Nem só de tocar trombetas vivem os anjos

Nem só de tocar trombetas vivem os anjos

Eu somente acreditaria em um Deus que soubesse dançar”.
Friederich Nietzche
Talvez o mais inusitado de nossa profissão seja o inesperado que nos espreita em nossa sala de aula, principalmente em se tratando de crianças, exatamente aqueles seres sobre os quais aprendemos que por volta dos seis ou sete anos entram em Período de Latência, segundo os ditos e escritos da Psicanálise.
Revejamos em primeiro lugar o que se chama Período de latência: período que se segue à fase fálica, quando da descoberta da diferença entre os sexos, e no qual as crianças deixam os seus interesses sobre sexualidade em segundo plano e se voltam para outras atividades sublimes, ou porque não dizer, angelicais. Tal período, iniciado por volta dos seis anos, deve perdurar, se sorte tiverem pais e professores, até por volta dos 11 anos, quando deve irromper a puberdade.
Nós encontramos estas informações em muitos manuais de Psicologia da Educação e não mais precisamos nos alongar sobre o tema. E são estas informações que normalmente nos são ensinadas nas disciplinas de Psicologia do Desenvolvimento e da Aprendizagem, o que deixa a noviça professora dos primeiros anos do Ensino Fundamental, em tese, longe de problemas tais como masturbação infantil, descoberta das diferenças entre os sexos e todas estas tentações da carne. Pois, que lá estava escrito – maktub – que este era um problema da professora de Educação Infantil às voltas com crianças na fase fálica.
Precisamos, contudo, digamos, acrescentar aos nossos manuais de Psicologia da Educação: o fato de que dizemos que no Período de Latência a sexualidade infantil ocupa um segundo plano nas preocupações da criança:
(1) Não significa que a sexualidade infantil desaparece neste período;
(2) Os apelos eróticos midiáticos não povoaram o mundo das crianças de Freud, por ocasião em sua obra foi escrita.
Há, portanto, dois grandes fatores para que temos que levar em conta a fim de que possamos melhor entender o ocorrido com o nosso anjo dançarino antes de expulsá-lo do paraíso.
Primeiro vamos à narrativa do caso: um grupo de alunos do primeiro ano do Ensino Fundamental encontra-se sozinho na sala porque a professora e a estagiária precisaram se ausentar alguns minutos para providenciar material didático.
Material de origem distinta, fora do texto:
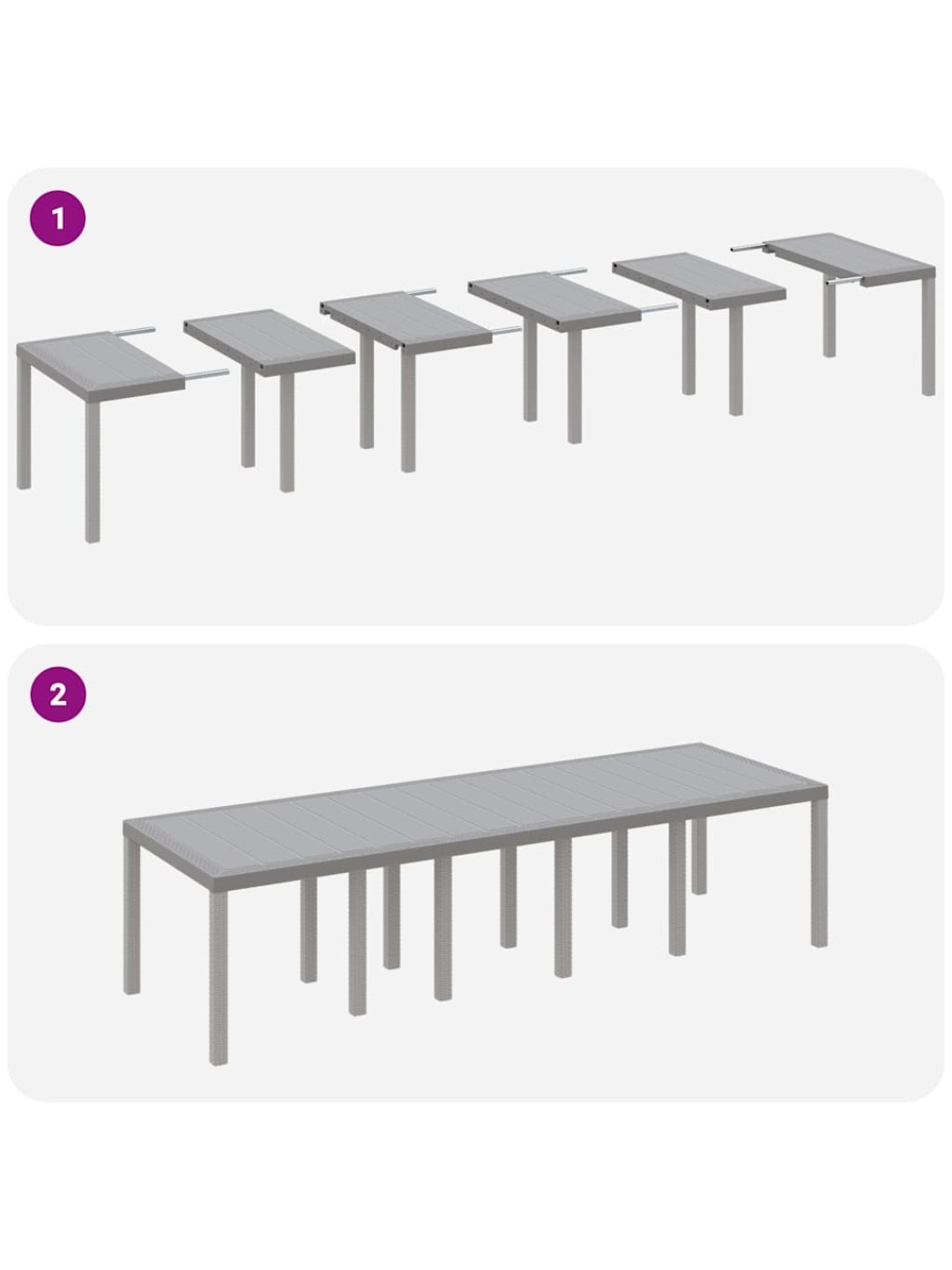 1

2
A estagiária retorna antes da professora e um dos alunos, o nosso anjo sexuado, está dançando AXÉ e sua bermuda se encontra abaixada na altura do joelho…A sala está em pavorosa ou em polvorosa, melhor dizendo…A entrada da estagiária acaba com a brincadeira…E depois do que já conhecemos: “pró, desculpa…pró, puxaram minha bermuda…”, e tudo voltou ao “normal”. Sem grandes alaridos. Pontos para a professora e para a estagiária, que, pelo menos, em exame preliminar, não poderíamos dizer tratarem-se de exemplos clássicos das clássicas histéricas de Freud. Assim o fossem, o caso teria terminado na delegacia da escola…
Mas aí vem a pergunta? Qual a menor maneira de agir em caso como estes?
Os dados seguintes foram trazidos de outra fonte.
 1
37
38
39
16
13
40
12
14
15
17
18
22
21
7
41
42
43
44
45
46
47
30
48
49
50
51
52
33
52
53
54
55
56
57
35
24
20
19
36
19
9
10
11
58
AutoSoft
Primeira resposta: muito vai depender da relação que a própria professora tem com sua sexualidade.
Particularmente, considero uma grande oportunidade para trabalhar muitos dos temas que nos interessam, tantos professores como alunos:
(1) Temas em ciências que abordem as diferenças entre os corpos masculinos e femininos;
(2) Temas em língua portuguesa sobre os usos de expressões populares e expressões científicas para designar os órgãos sexuais de homens e mulheres.
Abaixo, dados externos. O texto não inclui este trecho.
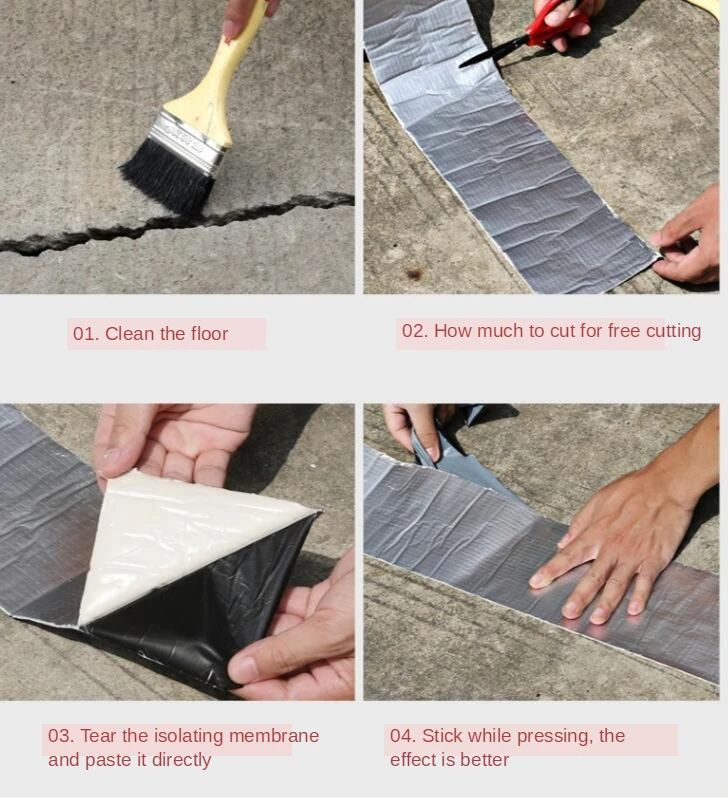 01. Clean the floor

02. How much to cut for free cutting

03. Tear the isolating membrane and paste it directly

04. Stick while pressing, the effect is better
(3) Temas em dança que abordem as diferenças maneiras de dançar;
(4) Temas em geografia e/ou história sobre povos que têm outra relação com o nu;
(5) Temas de comportamento moral sobre limites entre o público e o privado em relação ao corpo;
Não sou a favor de um componente curricular específico sobre SEXUALIDADE NA ESCOLA em qualquer que seja o nível ou modalidade de ensino. Sexualidade não se ensina ou, pelo menos, a escola não é lugar para se ensinar sexualidade. A escola é lugar de construção ou transmissão de conceitos científicos e de aprendizagem de comportamentos socialmente reforçados na sociedade em que vivemos.
E assim caminha a escolarização… Estas são minhas sugestões. Nunca dois professores serão idênticos, tal como sonha a ilusão pedagógica… Há muito mais mistérios nas relações entre professores e alunos do que imagina a nossa vã Pedagogia.

 

*Data original da publicação:  2 de setembro de 2011.